How much information is in a bit?
You might say '%1% bit.' I am inclined to agree.
How much information is in two bits?
My answer: it depends.
Disregarding any other considerations, and on average, I would agree that two bits stores two bits of information. However, let's say that the first bit you receive from some black box is a %0%. (Or it could be a %1%, and after inverting the rest of the following argument, it would yield identical results, which perversely almost makes it seems as though that first bit carries no information after all.)
But I digress. So, you have your %0%. Now, out comes another %0% as the second bit.
A word on this black box. You don't know what's inside it. It could be a friend connected through the internet, it could be a random number generator, it could be sequential bits from a vacation picture on your hard drive, it could be aliens trying to make contact, you name it.
Now, the specific details of the type of distribution and manner of bit-generating agents that might be in there is actually an absolutely critical point which is not to be glossed over, and so I will cheerfully completely disregard it, except to say that for our purposes, we will allow in a hand-wavy way that all the possibilities listed each represent valid non-negligible possibilities, as that is the spirit of this thought experiment.
Moving on. A priori, the second bit (%b_2%) could have been a %0% or a %1%. To be able to estimate which was more likely, without knowing the details about what the probability distribution of possible bit-generating entities actually is, is arguably impossible, but with the barest of assumptions, this is no longer the case. I maintain that a second %0% was indeed the more likely bit to arrive, and by a significant margin, too.
Consider it through the lens of entropy. Whatever is in the box, it will be emitting bits following some kind of overarching guidelines, which you can consider ranging from "perfectly ordered" to "perfectly entropic", the latter being more or less synonymous with "completely random." If it is a true RNG in there, then your odds are 50/50 for each bit that comes out, including %b_2%.
However, if it is something highly ordered, say a simple computer program, it may well be printing an endless stream of zeros. As was strongly indicated by my previous excursion into the cartography of computation space, repeated streams of bits are the single easiest thing to generate with any kind of reasonable computational framework; note that computational framework here can refer to anything from a programming language to the behavior of an ant colony on down to physics itself.

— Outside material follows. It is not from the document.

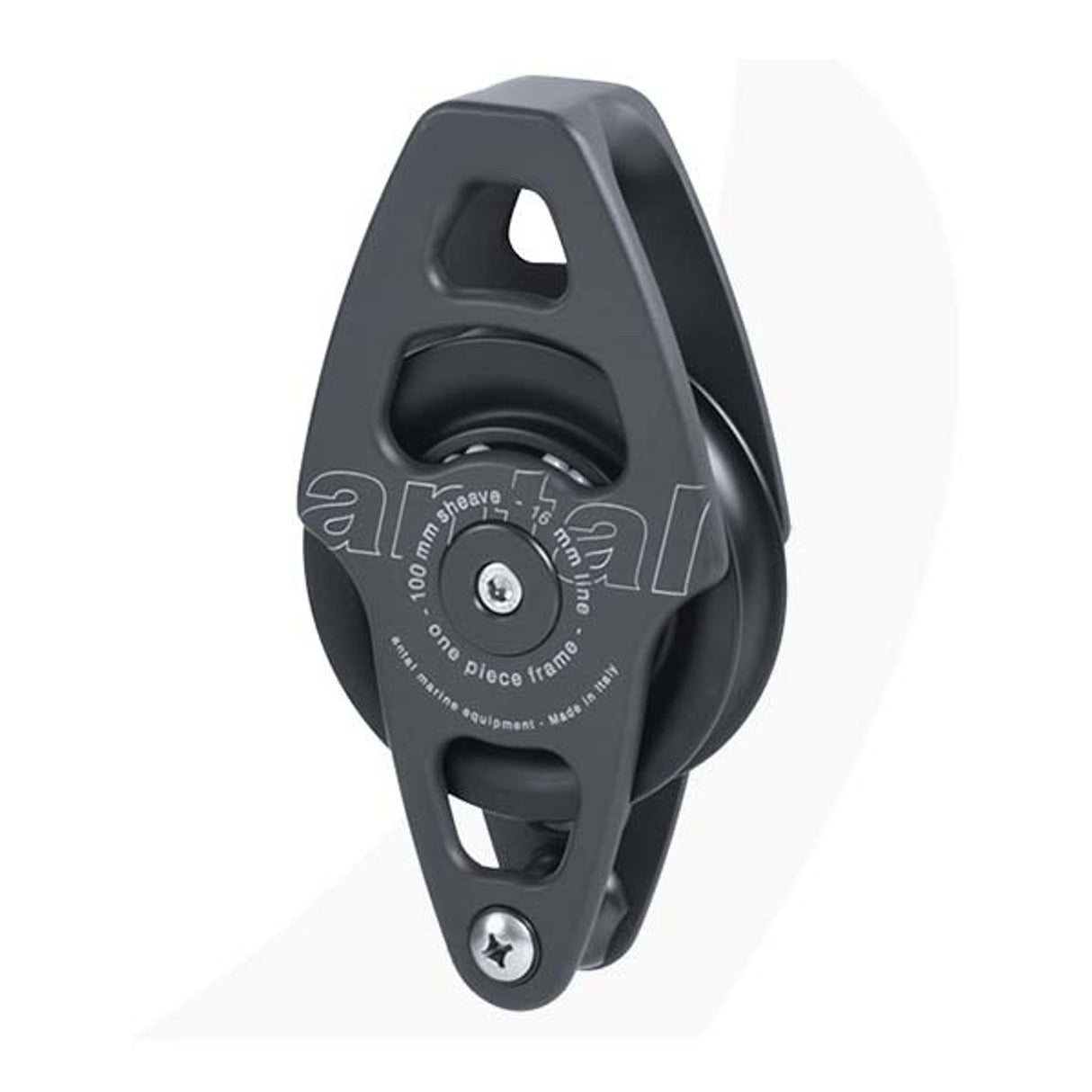 Antal 100mm OPF Single Web Block w/ Becket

It simply takes less work to generate some numbers than others. So, all things being roughly equal, I submit that you'll find a second 0 more often than not. This represents the more ordered possibility, while %b_2=1% would be the more entropic possibility.
Because of these probabilities, the underlying information content of that second bit is changed. After all, if something very likely happens, you've gained very little information; if the sun rises tomorrow, you can't conclude much from it. If the sun were not to rise, well, that contains a LOT of information, information you'd get to enjoy for maybe a month or two before the atmosphere freezes over.

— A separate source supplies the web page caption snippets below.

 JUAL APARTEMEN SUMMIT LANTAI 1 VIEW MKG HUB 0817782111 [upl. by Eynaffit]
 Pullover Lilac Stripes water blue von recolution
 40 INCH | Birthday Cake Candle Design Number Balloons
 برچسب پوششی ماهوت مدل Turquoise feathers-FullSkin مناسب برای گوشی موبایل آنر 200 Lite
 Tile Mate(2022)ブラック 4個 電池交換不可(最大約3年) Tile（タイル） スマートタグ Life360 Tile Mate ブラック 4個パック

Let's try a more mathematical but equally stark demonstration of the same essential argument. Consider: you watch the box for days, and all it does it spit out %0%s, one after another. Millions of them. Each new zero says even less than the one before it (or, arguably, devalues all bits received retroactively—probably moot.)
And then, one day, you wake up and see a single %1% came through. Being a man or woman of science, you eventually think to count exactly how many zeros came out before the %1%, and to your amazement, there are %3,141,592,654% zeros, which you naturally immediately recognize as %\pi \times 10^9%. Even setting aside any deeper implications about what that might portend, it is now obvious that the odds are extremely good that there is an agent or process which is highly structured at work in the box.

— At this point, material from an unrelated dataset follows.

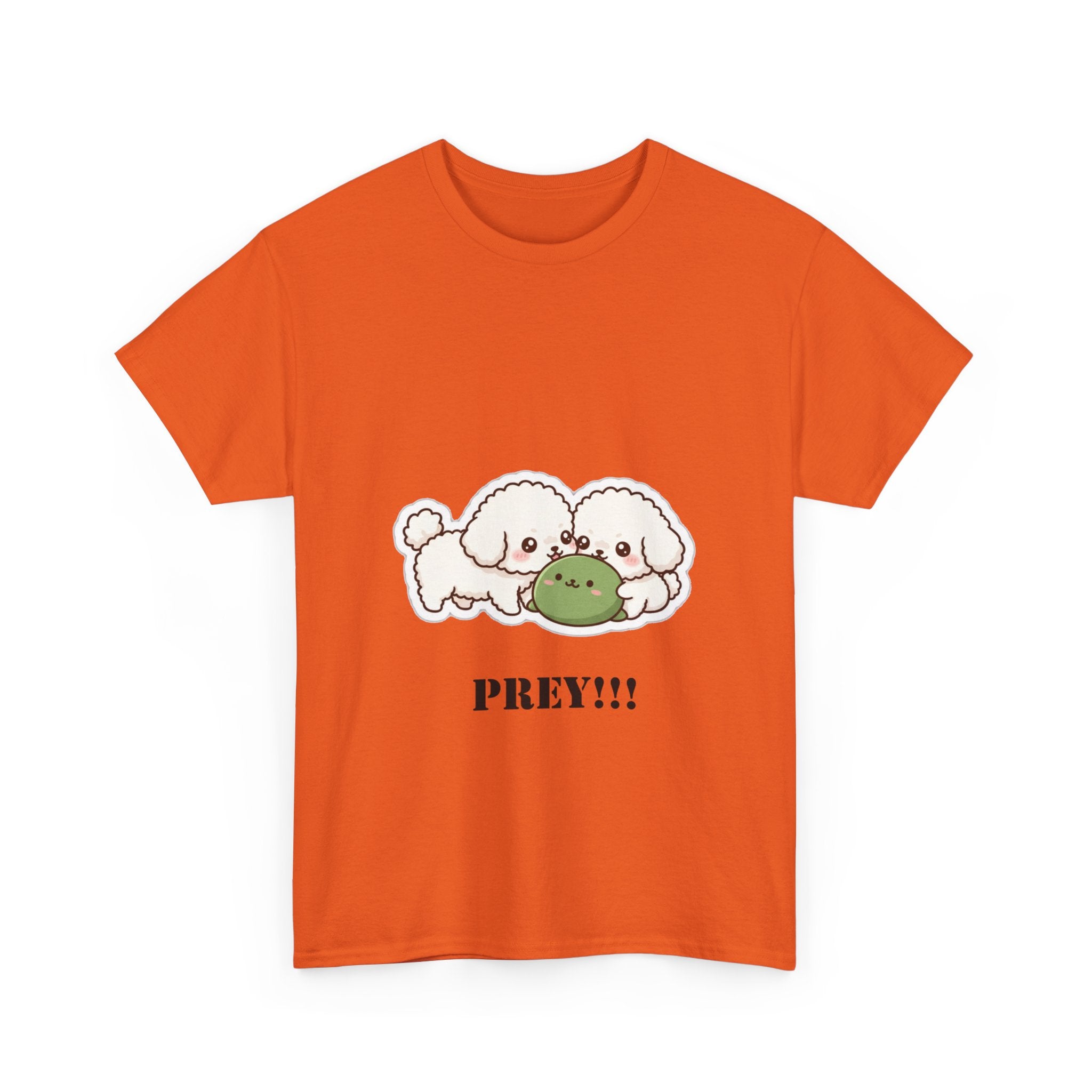 Cute Dogs Playing With Frog "PREY!!!" Tee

All that from a single bit. Clearly that %3,141,592,655^(th)% bit contained more information than the millions before it. You might say it shares its information content among all the bits before it, but it has still, by itself, made an enormous net change to the Shannon entropy and Kolmogorov complexity of the data. As a lower bound, you might say that in such a pattern, where you have %n% %0%s followed by a single %1%, that %1% contains at least a ballpark figure of %log_2 n% bits of actual information, that being the amount of information inherent in the number generated. E.g., %0000 0000 1% gives you %8% zeros, and %log_2 8 = 3%, which is the number of bits you'd require to generate a number between %1% and %8% inclusive.
I don't know. Stuff is neat.
(Maybe I'll show how primes fit into all this tomorrow!)